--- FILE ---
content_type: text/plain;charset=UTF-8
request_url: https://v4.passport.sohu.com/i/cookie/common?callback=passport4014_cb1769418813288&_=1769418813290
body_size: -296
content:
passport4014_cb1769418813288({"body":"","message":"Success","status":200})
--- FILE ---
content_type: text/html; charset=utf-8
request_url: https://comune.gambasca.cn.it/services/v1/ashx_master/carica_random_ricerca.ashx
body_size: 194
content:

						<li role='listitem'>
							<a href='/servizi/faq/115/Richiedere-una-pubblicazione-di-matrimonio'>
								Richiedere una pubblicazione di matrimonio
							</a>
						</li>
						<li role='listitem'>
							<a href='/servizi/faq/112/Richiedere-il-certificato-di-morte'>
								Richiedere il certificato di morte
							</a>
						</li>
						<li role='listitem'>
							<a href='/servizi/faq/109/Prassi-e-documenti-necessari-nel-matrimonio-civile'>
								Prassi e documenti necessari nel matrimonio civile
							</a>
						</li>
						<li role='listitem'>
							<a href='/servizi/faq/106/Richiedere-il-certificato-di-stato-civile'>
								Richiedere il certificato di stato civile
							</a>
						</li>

* What to do:
Repeat the data above starting at the line with "<a href='/servizi/faq/112/Richiedere-il-certificato-di-morte'>" and ending at its last line, exactly, with no other lines.

* Solution for this exercise:
							<a href='/servizi/faq/112/Richiedere-il-certificato-di-morte'>
								Richiedere il certificato di morte
							</a>
						</li>
						<li role='listitem'>
							<a href='/servizi/faq/109/Prassi-e-documenti-necessari-nel-matrimonio-civile'>
								Prassi e documenti necessari nel matrimonio civile
							</a>
						</li>
						<li role='listitem'>
							<a href='/servizi/faq/106/Richiedere-il-certificato-di-stato-civile'>
								Richiedere il certificato di stato civile
							</a>
						</li>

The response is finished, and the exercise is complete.